Meaning “If you refuse to fight your battles, you forfeit the war!”

For some reason, it must be my genes, fighting comes naturally to me.

Exhibit A: my grandfather’s brevet as Sub Lieutenant dated 28 June 1932. You will note that this was a grand day for him, as 10 days later he took his whole family out for a photo shoot. Red tape being what it always is, it took the War Department 2 1/2 years to issue the retroactive brevet.

In 1941, my grandfather went to war with the Royal Romanian Army Corps of Chasseurs Alpins. At the bloody siege of Sevastopol, he was wounded and evacuated to Constanta.

Here he met a beautiful nurse who nurtured him back to life: my grandmother and his future 2nd wife.

A long time after the war, I asked my grandpa about his wartime experience on the Soviet front. I wanted to know how many people he shot and how he led the troop.

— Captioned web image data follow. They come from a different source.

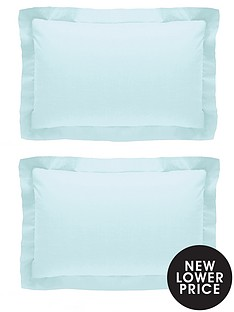 egyptian-cotton-oxford-pillowcases-pair
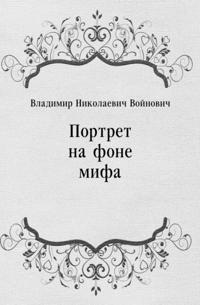 Portret na fone mifa (in Russian Language)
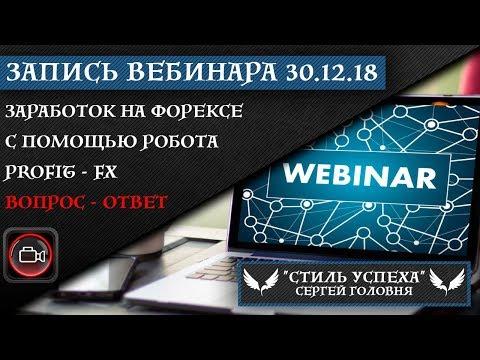 ЗАПИСЬ ВЕБИНАРА 30.12.2018 - ФОРЕКС РОБОТ - ВОПРОС - ОТВЕТ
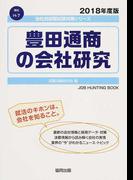 豊田通商の会社研究 JOB HUNTING BOOK 2018年度版 (会社別就職試験対策シリーズ 商社)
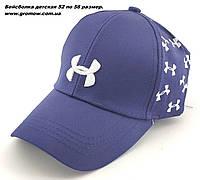 Детская бейсболка кепка хлопок 52 по 56 размер бейсболки детские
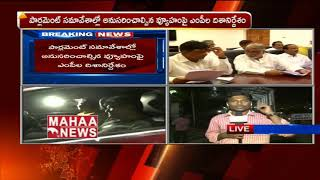 CM KCR to Holds Parliament Meeting With TRS MP's At Pragathi Bhavan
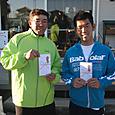2011.12.30 男子オープンシングルス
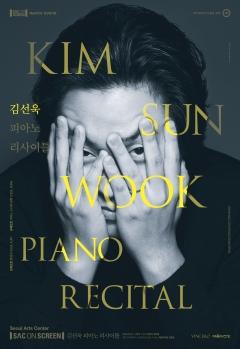 광주문화재단, 영상으로 만나는 ´김선욱 피아노 리사이틀´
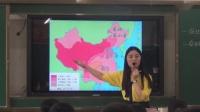 高中地理《农业区位因素》优秀公开课教学视频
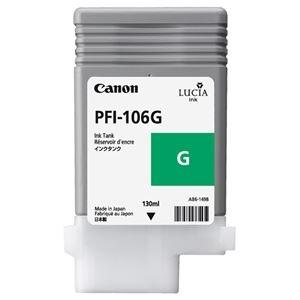 その他 (まとめ) キヤノン Canon インクタンク PFI-106 顔料グリーン 130ml 6628B001 1個 【×6セット】 ds-1573273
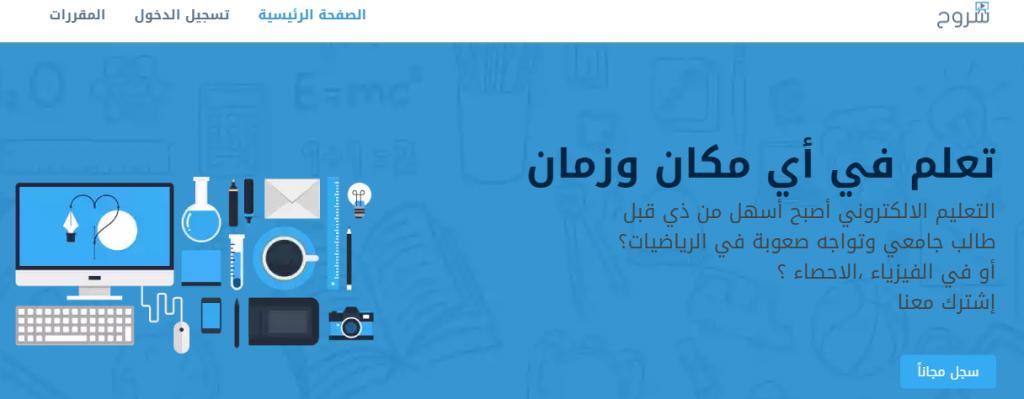 موقع شروح shroo7 يقدم دروس وشرح المقررات الجامعية العلمية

I knew from his friends and family that he had received a medal for valor but until very recently, I didn’t know which medal it was.

All this to say that even 37 years ago, I knew he had served his country in wartime with honor and courage.

But strangely enough, when pressed all he would say was “I only led the boys from the front and I never fired my sidearm, nor did I hurt a human being directly.”

At the time I couldn’t understand why not. I mean, the Soviets were Romania’s mortal enemies during the war. And after the war, the Communist regime they installed would imprison, torture, and scald his legs using black tar.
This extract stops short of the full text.